Nas @ The Rave
Sept. 4, 2008
Nas has long been the most stoic and dead serious of all the major emcees. Especially since he returned to critical favor after his brief but image-killing flirtation with floss in the late '90s, he's been careful to avoid any hint of vice or banality. Of his four most recent albums, two explore his ever-consuming Jesus complex, one eulogizes the genre he loves, and the latest somberly charts the remnants of slavery. He carries the weight of the world-and the cross-on his self-beleaguered shoulders. While his one-time rival Jay-Z indulges in a tabloid-silly tiff with Oasis, Nas is locked in a sober battle with Bill O'Reilly for racial indemnification.
In concert at the Rave on Thursday night, Nas was, as usual, all business, ripping through the requisite block of Illmatic songs with scant chitchat. It was surprising, then, when halfway through the set, cracks emerged in his staid veneer, as Nas flipped off his dark sunglasses and loosened up. After conceding that much of his canon is dedicated to "warrior music," he slyly dedicated a couple of up-tempo numbers to the ladies, slinking around the stage, his well-worn grimace giving way to an amused smirk.

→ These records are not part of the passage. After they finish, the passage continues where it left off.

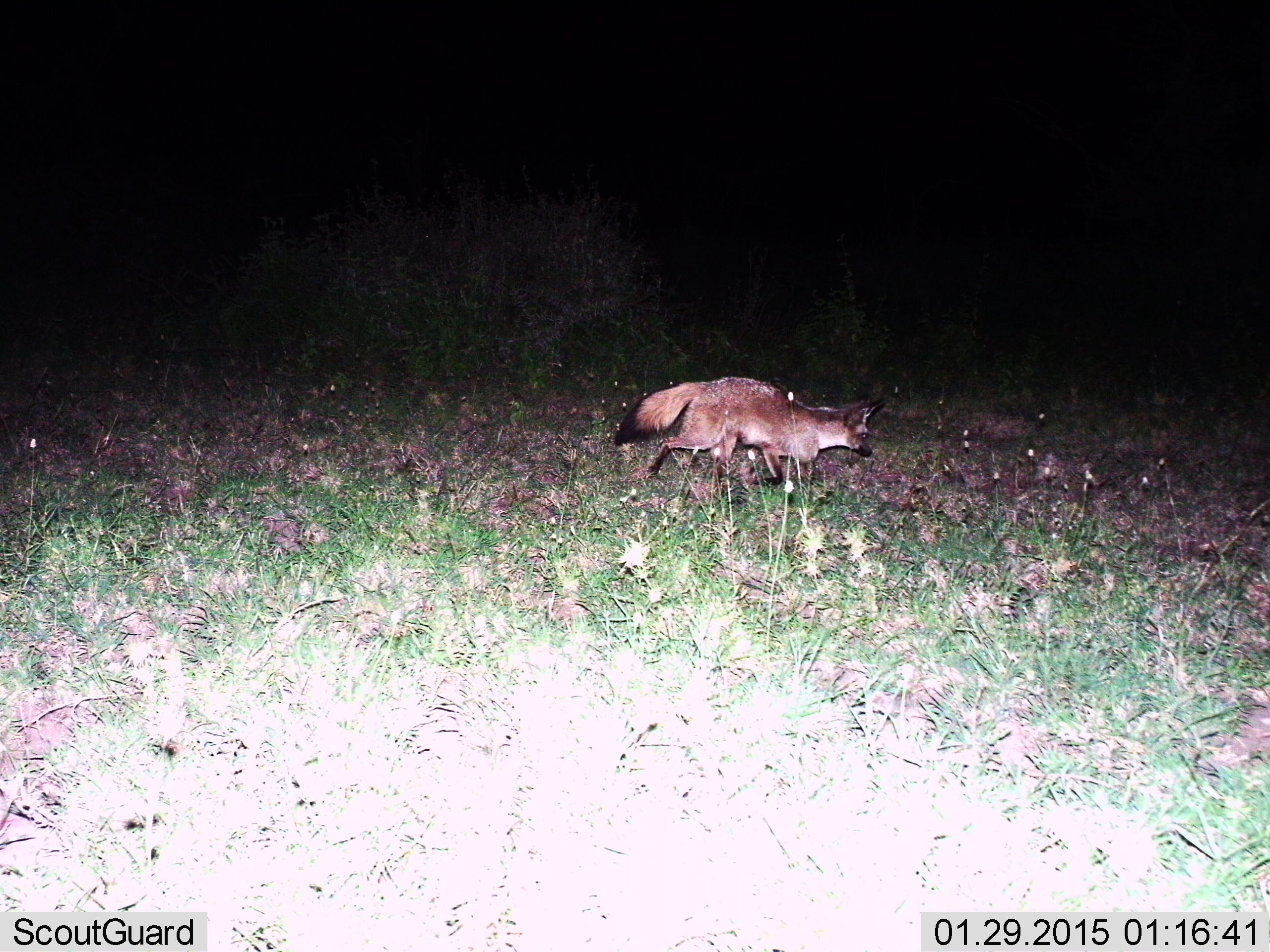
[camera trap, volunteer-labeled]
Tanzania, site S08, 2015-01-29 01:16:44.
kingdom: Animalia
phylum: Chordata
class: Mammalia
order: Carnivora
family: Canidae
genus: Otocyon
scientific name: Otocyon megalotis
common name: bat-eared fox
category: batearedfox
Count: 1.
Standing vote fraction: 0%.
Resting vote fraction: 0%.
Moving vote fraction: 100%.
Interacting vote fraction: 0%.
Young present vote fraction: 0%.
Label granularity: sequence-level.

Although his good mood may have seemed at odds with the stark, untitled album he's touring behind, which he infamously attempted to name Nigger, that record isn't entirely as angry as its aborted title suggests. Nas avoided the album's most scathing songs-the ones where he rejects the racial identity that so many of his fellow rappers celebrate-in favor of the album's feistier inclusions, like its sparkling single, "Hero," and the O'Reilly-baiting "Sly Fox," two moments where Nas revels in the good fight instead of wallowing in martyrdom.
Even the album's ambiguous closing track took on a measure of optimism. Where dueling choruses dominate "Black President," with Tupac's militaristic warning that "although it seems heaven sent, we ain't ready to see a black president" countering Barack Obama's "yes we can" assurances, Nas' cheerful performance Thursday left little doubt about which side he believed would prevail.
"We can change the world," he said with a grin as the song ended.